Phase 3 data has been reported in The Lancet Neurology: The pivotal studies demonstrated that daridorexant 50 mg significantly improved sleep onset, sleep maintenance and self-reported total sleep time at months one and three compared to placebo. The largest effect was observed with the highest dose (50 mg), followed by 25 mg, while the 10 mg dose did not have a significant effect. In all treatment groups the proportions of sleep stages were preserved, in contrast to findings reported with benzodiazepine receptor agonists.

A major focus of the trials was to evaluate the impact of daridorexant on daytime functioning in patients with insomnia disorder, as assessed by the IDSIQ. IDSIQ is a patient-reported outcomes instrument specifically developed and validated according to FDA guidelines, to measure daytime functioning in patients with insomnia. The sleepiness domain score of the IDSIQ was evaluated as a key secondary endpoint in both pivotal studies and comparisons to placebo included type I error control for multiplicity. Daridorexant 50 mg demonstrated highly statistically significant improvement in daytime sleepiness at month one and month three. The sleepiness domain score was not significantly improved on 25 mg in either study at either timepoint.

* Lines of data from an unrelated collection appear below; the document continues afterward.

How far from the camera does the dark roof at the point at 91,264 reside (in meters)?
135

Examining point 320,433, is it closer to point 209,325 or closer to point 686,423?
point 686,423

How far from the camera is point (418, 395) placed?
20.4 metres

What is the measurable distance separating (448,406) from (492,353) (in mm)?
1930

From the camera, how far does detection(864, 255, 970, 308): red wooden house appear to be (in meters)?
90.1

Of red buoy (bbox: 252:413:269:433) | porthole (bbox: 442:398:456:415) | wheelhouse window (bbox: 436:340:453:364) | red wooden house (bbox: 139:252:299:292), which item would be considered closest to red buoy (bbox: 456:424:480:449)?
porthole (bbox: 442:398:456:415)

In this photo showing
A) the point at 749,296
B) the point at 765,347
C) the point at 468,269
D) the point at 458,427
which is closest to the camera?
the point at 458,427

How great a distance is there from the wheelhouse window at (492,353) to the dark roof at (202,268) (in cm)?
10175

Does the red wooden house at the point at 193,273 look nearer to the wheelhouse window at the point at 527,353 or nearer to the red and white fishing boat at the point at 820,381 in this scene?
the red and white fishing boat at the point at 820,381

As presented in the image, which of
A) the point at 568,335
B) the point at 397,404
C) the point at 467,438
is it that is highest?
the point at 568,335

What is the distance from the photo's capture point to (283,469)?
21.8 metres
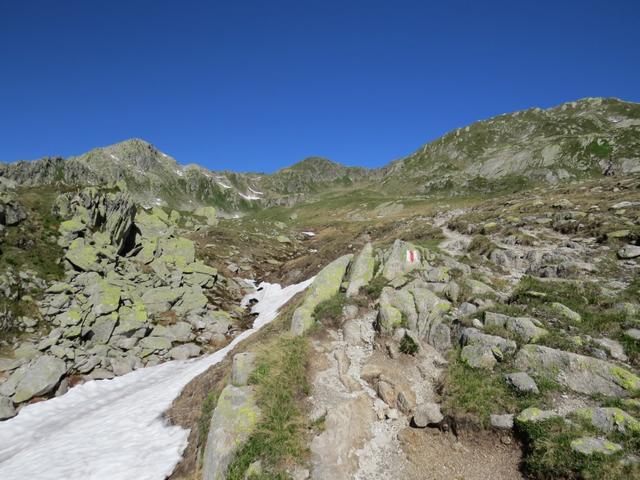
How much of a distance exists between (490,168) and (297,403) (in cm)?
17053

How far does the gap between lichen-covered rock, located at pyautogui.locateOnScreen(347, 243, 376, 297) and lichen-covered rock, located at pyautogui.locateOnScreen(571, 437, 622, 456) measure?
11579 mm

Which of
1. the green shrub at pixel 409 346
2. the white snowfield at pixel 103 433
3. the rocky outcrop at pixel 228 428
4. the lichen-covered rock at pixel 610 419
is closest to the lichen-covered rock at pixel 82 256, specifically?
the white snowfield at pixel 103 433

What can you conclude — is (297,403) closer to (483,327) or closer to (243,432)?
(243,432)

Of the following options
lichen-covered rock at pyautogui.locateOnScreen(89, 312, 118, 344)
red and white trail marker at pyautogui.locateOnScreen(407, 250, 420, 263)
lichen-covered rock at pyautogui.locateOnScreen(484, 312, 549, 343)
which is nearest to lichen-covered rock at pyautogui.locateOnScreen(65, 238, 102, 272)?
lichen-covered rock at pyautogui.locateOnScreen(89, 312, 118, 344)

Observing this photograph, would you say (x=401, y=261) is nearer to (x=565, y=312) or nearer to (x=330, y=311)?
(x=330, y=311)

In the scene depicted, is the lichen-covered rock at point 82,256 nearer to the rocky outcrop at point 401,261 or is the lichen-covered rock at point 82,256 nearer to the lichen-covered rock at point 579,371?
the rocky outcrop at point 401,261

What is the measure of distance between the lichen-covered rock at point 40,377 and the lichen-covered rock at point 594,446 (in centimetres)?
2666

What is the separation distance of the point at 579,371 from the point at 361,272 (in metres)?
11.5

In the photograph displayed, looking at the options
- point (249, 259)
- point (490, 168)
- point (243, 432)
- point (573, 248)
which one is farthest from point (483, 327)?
point (490, 168)

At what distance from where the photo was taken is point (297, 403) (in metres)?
12.0

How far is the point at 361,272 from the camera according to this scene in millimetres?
20359

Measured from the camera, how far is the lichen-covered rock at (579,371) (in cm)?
1012

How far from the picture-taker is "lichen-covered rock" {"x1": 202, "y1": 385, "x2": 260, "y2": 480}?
10594mm

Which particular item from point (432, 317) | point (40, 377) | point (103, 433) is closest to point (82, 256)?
point (40, 377)
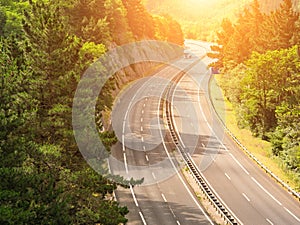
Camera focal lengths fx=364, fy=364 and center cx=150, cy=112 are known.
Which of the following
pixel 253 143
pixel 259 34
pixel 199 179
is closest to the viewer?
pixel 199 179

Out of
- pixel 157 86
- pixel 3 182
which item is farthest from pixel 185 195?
pixel 157 86

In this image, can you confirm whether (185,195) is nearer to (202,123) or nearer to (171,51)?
(202,123)

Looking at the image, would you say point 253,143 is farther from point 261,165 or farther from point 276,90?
point 261,165

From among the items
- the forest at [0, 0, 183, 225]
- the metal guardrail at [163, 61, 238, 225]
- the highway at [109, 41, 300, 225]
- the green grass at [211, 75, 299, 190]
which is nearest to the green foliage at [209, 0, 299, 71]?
the green grass at [211, 75, 299, 190]

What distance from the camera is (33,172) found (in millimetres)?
19547

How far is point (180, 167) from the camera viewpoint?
44281 mm

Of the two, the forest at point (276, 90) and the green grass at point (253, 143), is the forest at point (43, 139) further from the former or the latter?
the forest at point (276, 90)

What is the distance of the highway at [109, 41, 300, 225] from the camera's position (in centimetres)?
3450

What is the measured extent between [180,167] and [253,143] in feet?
53.1

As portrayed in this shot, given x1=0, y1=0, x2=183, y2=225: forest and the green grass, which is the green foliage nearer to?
the green grass

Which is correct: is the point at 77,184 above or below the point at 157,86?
above

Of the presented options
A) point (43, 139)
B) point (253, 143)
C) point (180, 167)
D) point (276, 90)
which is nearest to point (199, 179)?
point (180, 167)

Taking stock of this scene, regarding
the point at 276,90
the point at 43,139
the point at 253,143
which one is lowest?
the point at 253,143

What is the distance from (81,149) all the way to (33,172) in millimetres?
5502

The overall incidence of adverse events was comparable between treatment groups. The most frequently reported adverse reactions were headache and somnolence and, overall, the majority of adverse reactions were mild to moderate in intensity. There was no evidence of dose-dependent increases in adverse events across the dosing range. Further, no dependence, rebound insomnia or evidence of abuse or withdrawal symptoms indicative of physical dependence upon treatment discontinuation was observed in clinical studies.